Add an executable target to the SDK's Package.swift:

.executableTarget(
    name: "SmokeTest",
    dependencies: ["WalrusSDK"],
    path: "SmokeTest"
)

Then run it:

swift run SmokeTest

You should see two green check marks — one for the upload, one for the byte-for-byte download match. If the publisher times out, retry with a longer timeout, or check the awesome-walrus operator list for an alternate endpoint.

What's next?

Here’s a few directions worth exploring once the basics are working:

  • Run your own publisher. The Walrus docs cover deploying a publisher you control, which is what you'll want for production apps where you don't want to depend on a public gateway and where you want full control over authentication and rate limits.
  • On-chain ownership.
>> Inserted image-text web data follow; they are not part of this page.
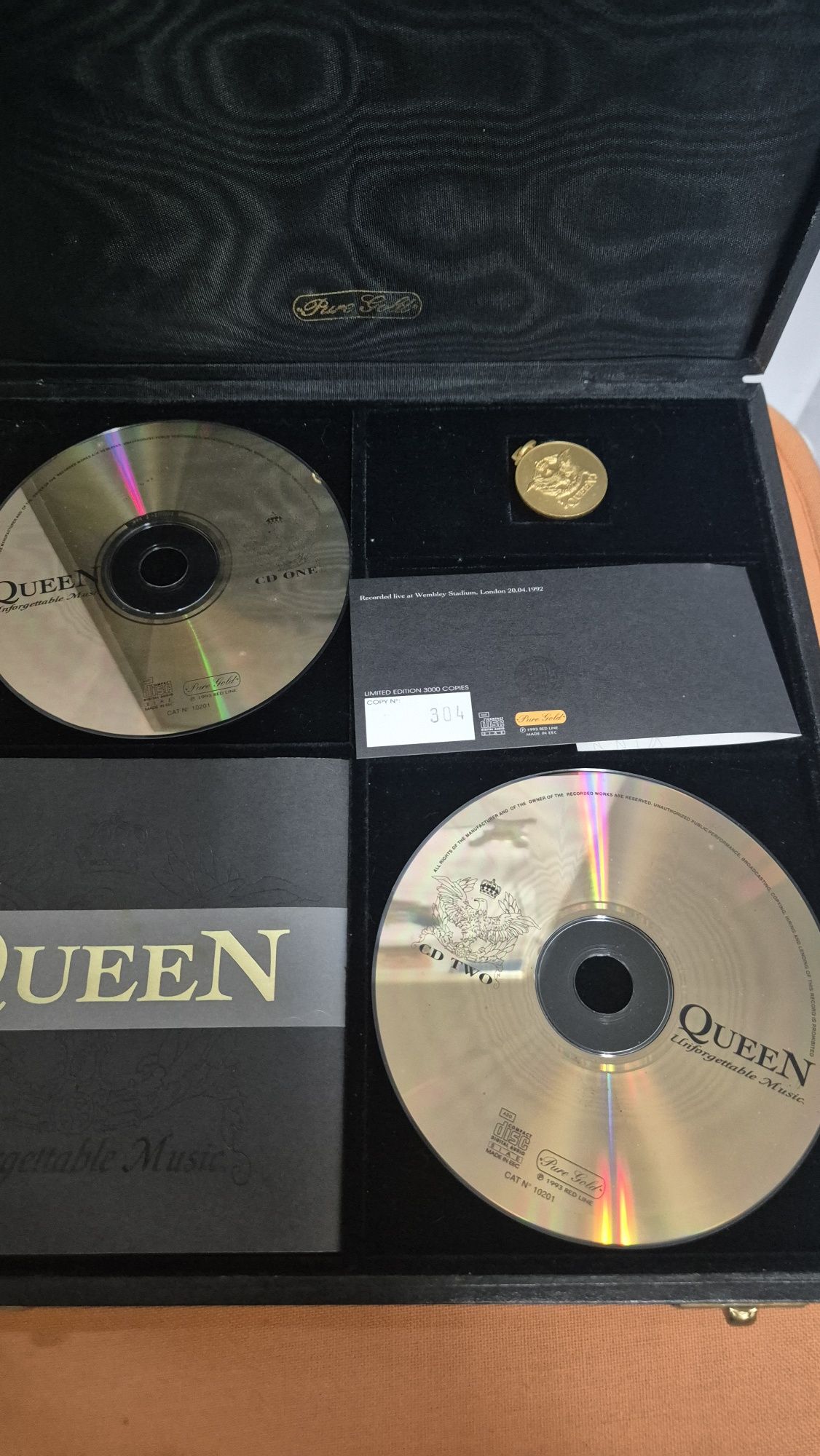 QUEEN Gold 2 CD box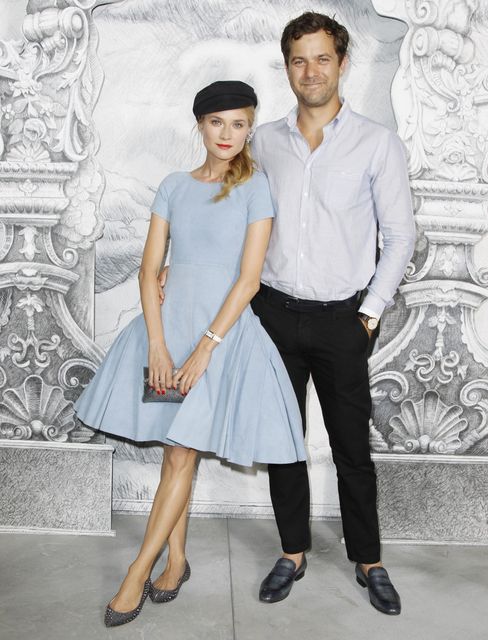 This is what Diane Kruger and Joshua Jackson wear in their downtime. Seriously.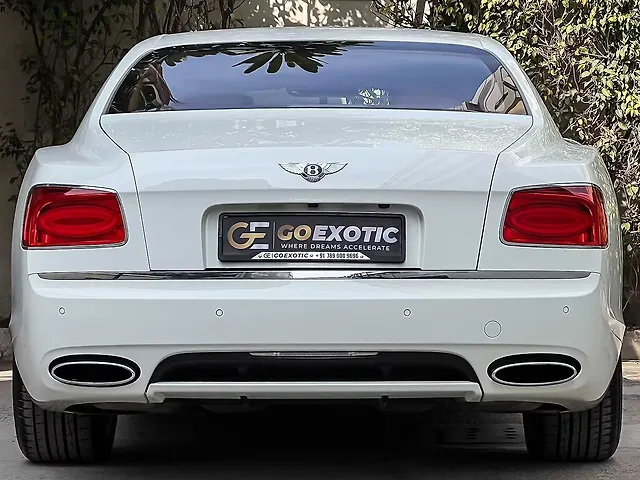 Used Bentley Continental Flying Spur [2013-2020] W12 in Mumbai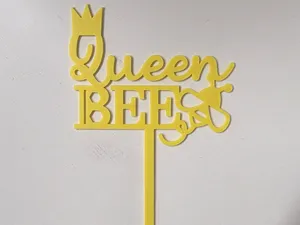 Queen Bee Cake Topper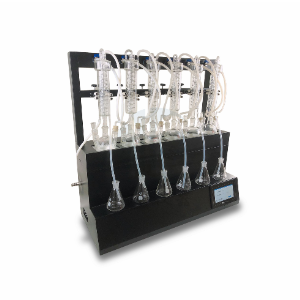 全自动氟化物蒸馏仪CHFZL-6A水蒸气蒸馏装置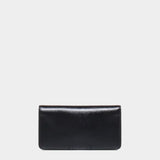 MARC JACOBS 十字紋皮革長夾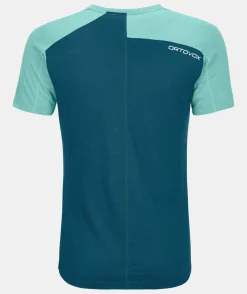 ORTOVOX T-Shirts & Longsleeves^120 TEC FAST MOUNTAIN TS W petrolblue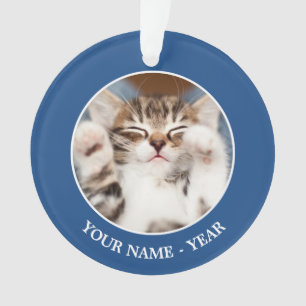 Kitten op mijn lab ornament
Use sendObjectTo to transfer the on-chain blob object to a user's Sui wallet, that wallet then owns the blob's lifecycle (deletion, attribute updates) without your app sitting in the middle.
  • Combine with Seal. Walrus stores ciphertext just as happily as plaintext. Encrypt sensitive blobs client-side before upload and use Seal for on-chain access control.
  • Explore other Walrus SDKs. If you're building cross-platform, the Dartus SDK covers Flutter, the TypeScript SDK covers web, and walrus-python covers backend Python.